Written instruction |
Update the items from the start of the records through the line containing "white veil at (319, 68, 399, 141) <", changing "closest" to "nearest". Give those lines again with nothing else altered.

[Excerpts of spatial question data]
####
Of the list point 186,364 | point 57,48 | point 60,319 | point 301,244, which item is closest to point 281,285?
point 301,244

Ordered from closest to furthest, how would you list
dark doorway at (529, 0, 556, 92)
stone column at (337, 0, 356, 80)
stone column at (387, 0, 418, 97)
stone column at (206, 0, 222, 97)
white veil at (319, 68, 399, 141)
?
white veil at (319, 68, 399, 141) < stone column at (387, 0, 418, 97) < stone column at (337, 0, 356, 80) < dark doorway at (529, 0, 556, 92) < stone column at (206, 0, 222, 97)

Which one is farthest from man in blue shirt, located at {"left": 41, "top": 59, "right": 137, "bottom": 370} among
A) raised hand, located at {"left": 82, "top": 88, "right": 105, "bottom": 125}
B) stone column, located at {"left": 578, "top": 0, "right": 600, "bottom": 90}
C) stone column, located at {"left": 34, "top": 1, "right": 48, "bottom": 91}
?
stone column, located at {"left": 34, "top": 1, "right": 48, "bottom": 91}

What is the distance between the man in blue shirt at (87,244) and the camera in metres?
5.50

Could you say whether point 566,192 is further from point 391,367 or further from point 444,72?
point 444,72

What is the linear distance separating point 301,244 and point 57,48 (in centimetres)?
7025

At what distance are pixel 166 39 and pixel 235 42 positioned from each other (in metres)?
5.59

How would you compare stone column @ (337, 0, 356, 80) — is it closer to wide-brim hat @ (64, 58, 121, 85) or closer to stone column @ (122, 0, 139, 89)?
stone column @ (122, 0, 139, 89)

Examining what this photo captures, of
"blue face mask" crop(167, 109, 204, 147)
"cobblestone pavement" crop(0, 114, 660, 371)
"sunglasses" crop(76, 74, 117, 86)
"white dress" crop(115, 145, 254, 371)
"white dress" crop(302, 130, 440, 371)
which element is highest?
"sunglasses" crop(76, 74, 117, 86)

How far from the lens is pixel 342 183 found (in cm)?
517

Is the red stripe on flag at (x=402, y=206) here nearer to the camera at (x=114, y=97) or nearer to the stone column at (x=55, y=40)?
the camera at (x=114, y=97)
####
Exercise answer |
Of the list point 186,364 | point 57,48 | point 60,319 | point 301,244, which item is nearest to point 281,285?
point 301,244

Ordered from nearest to furthest, how would you list
dark doorway at (529, 0, 556, 92)
stone column at (337, 0, 356, 80)
stone column at (387, 0, 418, 97)
stone column at (206, 0, 222, 97)
white veil at (319, 68, 399, 141)
?
white veil at (319, 68, 399, 141) < stone column at (387, 0, 418, 97) < stone column at (337, 0, 356, 80) < dark doorway at (529, 0, 556, 92) < stone column at (206, 0, 222, 97)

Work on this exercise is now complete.